[start of Materials provided]

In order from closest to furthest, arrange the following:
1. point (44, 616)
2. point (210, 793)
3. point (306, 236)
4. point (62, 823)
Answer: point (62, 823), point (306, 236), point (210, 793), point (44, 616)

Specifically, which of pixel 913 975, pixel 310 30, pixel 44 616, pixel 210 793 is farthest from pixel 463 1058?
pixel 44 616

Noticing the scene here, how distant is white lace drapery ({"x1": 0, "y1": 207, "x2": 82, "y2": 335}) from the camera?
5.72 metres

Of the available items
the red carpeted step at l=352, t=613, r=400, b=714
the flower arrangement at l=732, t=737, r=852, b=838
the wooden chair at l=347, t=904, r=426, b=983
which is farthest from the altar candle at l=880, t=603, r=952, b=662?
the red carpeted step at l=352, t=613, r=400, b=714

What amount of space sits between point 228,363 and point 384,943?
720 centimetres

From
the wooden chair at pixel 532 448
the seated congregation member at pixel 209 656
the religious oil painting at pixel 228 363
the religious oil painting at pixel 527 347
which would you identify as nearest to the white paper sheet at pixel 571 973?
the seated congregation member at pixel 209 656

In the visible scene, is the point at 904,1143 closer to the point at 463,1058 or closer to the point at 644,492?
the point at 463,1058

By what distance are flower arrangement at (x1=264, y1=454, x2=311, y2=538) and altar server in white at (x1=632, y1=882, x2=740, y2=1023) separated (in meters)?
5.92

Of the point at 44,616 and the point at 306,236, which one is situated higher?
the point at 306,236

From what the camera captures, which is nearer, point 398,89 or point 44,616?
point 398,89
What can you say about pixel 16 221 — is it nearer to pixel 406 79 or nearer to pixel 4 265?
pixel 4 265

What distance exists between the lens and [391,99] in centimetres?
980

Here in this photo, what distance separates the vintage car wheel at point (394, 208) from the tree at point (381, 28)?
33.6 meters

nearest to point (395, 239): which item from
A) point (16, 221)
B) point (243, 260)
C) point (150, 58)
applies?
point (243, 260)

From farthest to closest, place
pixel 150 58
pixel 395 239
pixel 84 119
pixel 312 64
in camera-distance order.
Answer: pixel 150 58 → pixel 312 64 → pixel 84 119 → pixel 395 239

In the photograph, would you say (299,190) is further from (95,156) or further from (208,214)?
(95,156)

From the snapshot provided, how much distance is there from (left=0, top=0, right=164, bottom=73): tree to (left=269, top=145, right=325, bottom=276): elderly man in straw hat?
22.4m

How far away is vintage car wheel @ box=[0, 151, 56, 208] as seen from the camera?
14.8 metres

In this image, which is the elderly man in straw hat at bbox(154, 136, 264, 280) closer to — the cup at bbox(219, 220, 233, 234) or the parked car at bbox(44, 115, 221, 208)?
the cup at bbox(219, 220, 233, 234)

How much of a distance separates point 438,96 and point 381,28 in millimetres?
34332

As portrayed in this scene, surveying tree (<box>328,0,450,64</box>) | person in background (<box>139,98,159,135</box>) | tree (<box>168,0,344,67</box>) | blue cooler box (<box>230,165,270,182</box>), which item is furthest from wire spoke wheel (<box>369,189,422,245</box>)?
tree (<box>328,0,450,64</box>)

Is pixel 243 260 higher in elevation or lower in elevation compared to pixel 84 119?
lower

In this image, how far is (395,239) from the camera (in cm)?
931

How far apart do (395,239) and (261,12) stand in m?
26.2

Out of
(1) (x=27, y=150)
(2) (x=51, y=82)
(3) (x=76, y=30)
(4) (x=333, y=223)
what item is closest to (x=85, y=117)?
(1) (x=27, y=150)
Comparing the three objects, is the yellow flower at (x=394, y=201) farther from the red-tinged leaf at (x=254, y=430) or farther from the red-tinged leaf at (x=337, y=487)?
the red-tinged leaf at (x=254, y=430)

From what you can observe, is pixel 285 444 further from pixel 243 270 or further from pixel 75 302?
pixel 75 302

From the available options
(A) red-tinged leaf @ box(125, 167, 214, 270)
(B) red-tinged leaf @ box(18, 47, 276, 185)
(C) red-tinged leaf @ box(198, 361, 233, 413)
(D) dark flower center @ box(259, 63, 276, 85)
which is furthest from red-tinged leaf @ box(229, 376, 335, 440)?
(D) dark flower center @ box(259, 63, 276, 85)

[end of Materials provided]

### Task directions:
Repeat the line containing "Comparing the three" and all subsequent lines through the final line of the data, exactly and with no others.

### Answer to this problem:
Comparing the three objects, is the yellow flower at (x=394, y=201) farther from the red-tinged leaf at (x=254, y=430) or farther from the red-tinged leaf at (x=337, y=487)?
the red-tinged leaf at (x=254, y=430)

From what you can observe, is pixel 285 444 further from pixel 243 270 or further from pixel 75 302?
pixel 75 302

From the available options
(A) red-tinged leaf @ box(125, 167, 214, 270)
(B) red-tinged leaf @ box(18, 47, 276, 185)
(C) red-tinged leaf @ box(198, 361, 233, 413)
(D) dark flower center @ box(259, 63, 276, 85)
which is furthest from red-tinged leaf @ box(229, 376, 335, 440)?
(D) dark flower center @ box(259, 63, 276, 85)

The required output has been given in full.